Written exercise A —
Return, copied exactly, the part of the loop unroll thread that opens with the words containing "VladiKrapp-Arm · 2024-12-04T20:10:19Z" and closes with "Author: None (VladiKrapp-Arm)".
Written exercise B —
In the loop unroll thread, do these statements agree with the text? Answer yes or no for each and quote the deciding words. (i) The single loop with fmul is runtime unrolled by a count of 4. (ii) The change affects two files. (iii) The described amount of compare and branch adds to the benefits of the low overhead loop mechanism.

Provided text —
■ ■ ■ ■ ■
[ARM] Test unroll behaviour on machines with low overhead branching #118692

VladiKrapp-Arm · 2024-12-04T20:10:19Z

Add test for existing loop unroll behaviour.

Current behaviour is the single loop with fmul gets runtime unrolled by
count of 4, with the loop remainder unrolled as the 3 for.body9.us.prol
sections. This is quite a lot of compare and branch, negating the
benefits of the low overhead loop mechanism.

llvmbot · 2024-12-04T20:10:57Z

@llvm/pr-subscribers-llvm-transforms

Author: None (VladiKrapp-Arm)

Changes

Add test for existing loop unroll behaviour.

Full diff: https://github.com/llvm/llvm-project/pull/118692.diff

1 Files Affected:

(added) llvm/test/Transforms/LoopUnroll/ARM/lob-unroll.ll (+63)
■ ■ ■ ■ ■
Information provided —
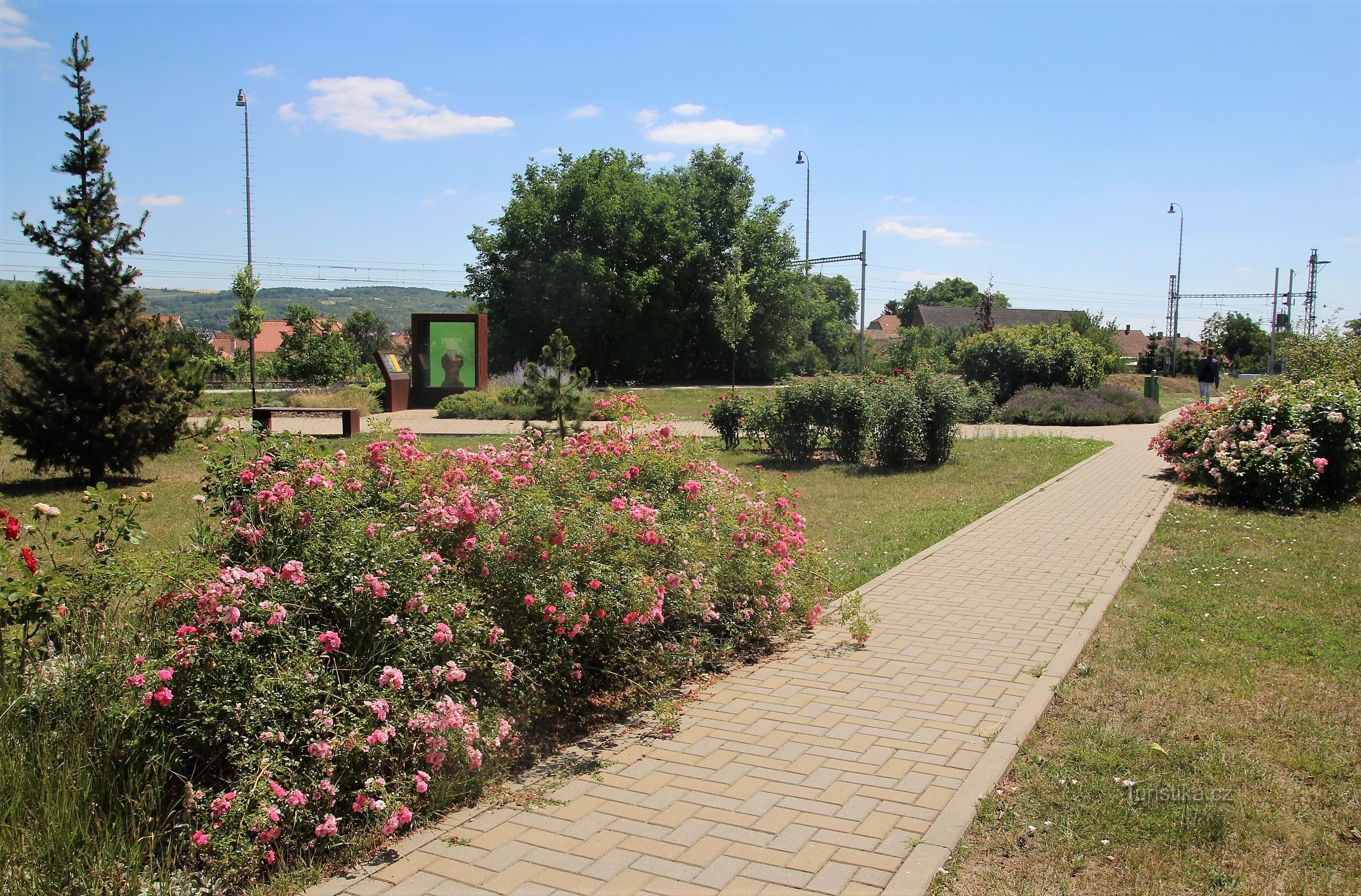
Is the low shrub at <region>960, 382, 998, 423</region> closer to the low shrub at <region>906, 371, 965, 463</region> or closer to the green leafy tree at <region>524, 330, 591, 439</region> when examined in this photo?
■ ■ ■ ■ ■
Task response A —
VladiKrapp-Arm · 2024-12-04T20:10:19Z

Add test for existing loop unroll behaviour.

Current behaviour is the single loop with fmul gets runtime unrolled by
count of 4, with the loop remainder unrolled as the 3 for.body9.us.prol
sections. This is quite a lot of compare and branch, negating the
benefits of the low overhead loop mechanism.

llvmbot · 2024-12-04T20:10:57Z

@llvm/pr-subscribers-llvm-transforms

Author: None (VladiKrapp-Arm)

Task response B —
(i) Yes: "Current behaviour is the single loop with fmul gets runtime unrolled by count of 4"
(ii) No: "1 Files Affected:"
(iii) No: "This is quite a lot of compare and branch, negating the benefits of the low overhead loop mechanism."